Key difference in response to viruses and bacteria

Scientists at The University of Nottingham have discovered a key difference in the way our immune system responds to viral and bacterial pathogens.

A study published in the journal Nature Immunology and led by Professor Uwe Vinkemeier in the University's School of Life Sciences, centred on the STAT1 protein. STAT1 can bind DNA, therefore playing a vital role in regulating genes in the body.

STAT-1 responds to interferon signals — hormone-like molecules that control communication between cells — in order to trigger the body's immune defense against pathogens such as bacteria, viruses, or parasites. Our immune system also responds to malignant tumors to achieve their complete elimination.


It was previously thought that all interferons used single STAT1-containing units to regulate gene activity, rather than STAT1 chains.

However, using mice bred to express a mutated form of STAT1 that only forms single STAT1 units — the Nottingham team abolished the function of some interferons leaving others largely unaffected.

Researchers found that when the assembly of STAT1 chains was inhibited, type I interferons (responsible for protecting against viruses) were unaffected, but type II interferons (which protect against bacterial infections) no longer functioned.


Professor Vinkemeier said: "The core of these findings is that we are revising a central aspect of what we thought we knew about how these proteins worked. The molecular mechanisms underlying type I and type II interferon functioning are actually more distinct than we previously imagined. This in turn offers new options for pharmacological intervention."


Type I interferons involved in anti-viral response, also play a role in stopping cells from growing and replicating — therefore inhibiting the spread of the virus.

Type I interferons are already in clinical use against Hepatitis virus and several cancers and in the treatment of auto-immune diseases like multiple sclerosis.

Type-II interferon, in contrast, has been shown to be detrimental in use on some of these conditions, namely multiple sclerosis and melanoma, an aggressive type of skin cancer.

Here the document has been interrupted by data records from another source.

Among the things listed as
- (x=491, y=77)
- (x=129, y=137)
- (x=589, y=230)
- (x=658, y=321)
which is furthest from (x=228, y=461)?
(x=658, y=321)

"In situations like these, our finding offer a new target for making current treatments more effective. There is good reason to assume that an inhibitor of STAT1 chain formation could potentially block detrimental type-II interferon responses while keeping type I activities, including anti-viral protection, intact. This would avoid an important shortcoming of current STAT1 inhibitors."

Abstract
STAT1 is an indispensable component of a heterotrimer (ISGF3) and a STAT1 homodimer (GAF) that function as transcription regulators in type 1 and type 2 interferon signaling, respectively. To investigate the importance of STAT1-cooperative DNA binding, we generated gene-targeted mice expressing cooperativity-deficient STAT1 with alanine substituted for Phe77. Neither ISGF3 nor GAF bound DNA cooperatively in the STAT1F77A mouse strain, but type 1 and type 2 interferon responses were affected differently. Type 2 interferon–mediated transcription and antibacterial immunity essentially disappeared owing to defective promoter recruitment of GAF. In contrast, STAT1 recruitment to ISGF3 binding sites and type 1 interferon–dependent responses, including antiviral protection, remained intact. We conclude that STAT1 cooperativity is essential for its biological activity and underlies the cellular responses to type 2, but not type 1 interferon.

The study was led by The University of Nottingham but involved international collaboration with researchers from Germany at the University of Göttingen Medical Centre and the Max-Planck Institute for Molecular Cell Biology and Genetics in Dresden; the Swiss Tropical and Public Health Institute in Basel, and the University of Vienna in Austria.